| Selected text |
>>>>>

Published in 1995, Phenomenal Woman
is a collection of four poems by Maya Angelou celebrating the strength of women and the power of the human spirit. An American poet, civil rights activist, educator, storyteller, memoirist, singer, and songwriter, Angelou is referred to as “the black woman’s poet laureate.” Angelou was a prolific author, writing three volumes of essays and seven autobiographies, in addition to plays and screenplays, several volumes of poetry, and soundtracks for films. While Angelou’s autobiographies, including the classic I Know Why the Caged Bird Sings
, may receive more critical acclaim than her poetry, her verse is equally as powerful and successful. Angelou’s first collection of poems, Just Give Me a Cool Drink of Water ‘fore I Diiie
was nominated for a Pulitzer Prize.
Angelou’s poetry was influenced by African American oral traditions, and she believed her poems were best presented when spoken aloud, saying, “It takes the human voice to infuse them with deeper meaning.” Critics note that many of her poems have blues-based patterns; verses followed by song-like refrains
or choruses. Angelou employs short, commanding lines of verse, using irregular meter
to express her themes of self-confidence, pride, equality, identity, and social justice. Angelou depicts African American experiences with hardship, suffering, and discrimination but her enduring message is inspirational: the individual will overcome.

<<<<<

| Recorded information |
>>>>>

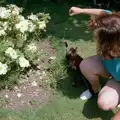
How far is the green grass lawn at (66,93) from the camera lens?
130 inches

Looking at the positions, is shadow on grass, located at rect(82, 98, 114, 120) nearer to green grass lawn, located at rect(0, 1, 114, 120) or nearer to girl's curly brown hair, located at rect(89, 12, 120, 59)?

<<<<<

| Task prompt |
Rewrite the passage on Maya Angelou, starting at "Published in 1995, Phenomenal" and ending at "a Pulitzer Prize.", with "productive" in place of "prolific".

| Solution to the problem |
Published in 1995, Phenomenal Woman
is a collection of four poems by Maya Angelou celebrating the strength of women and the power of the human spirit. An American poet, civil rights activist, educator, storyteller, memoirist, singer, and songwriter, Angelou is referred to as “the black woman’s poet laureate.” Angelou was a productive author, writing three volumes of essays and seven autobiographies, in addition to plays and screenplays, several volumes of poetry, and soundtracks for films. While Angelou’s autobiographies, including the classic I Know Why the Caged Bird Sings
, may receive more critical acclaim than her poetry, her verse is equally as powerful and successful. Angelou’s first collection of poems, Just Give Me a Cool Drink of Water ‘fore I Diiie
was nominated for a Pulitzer Prize.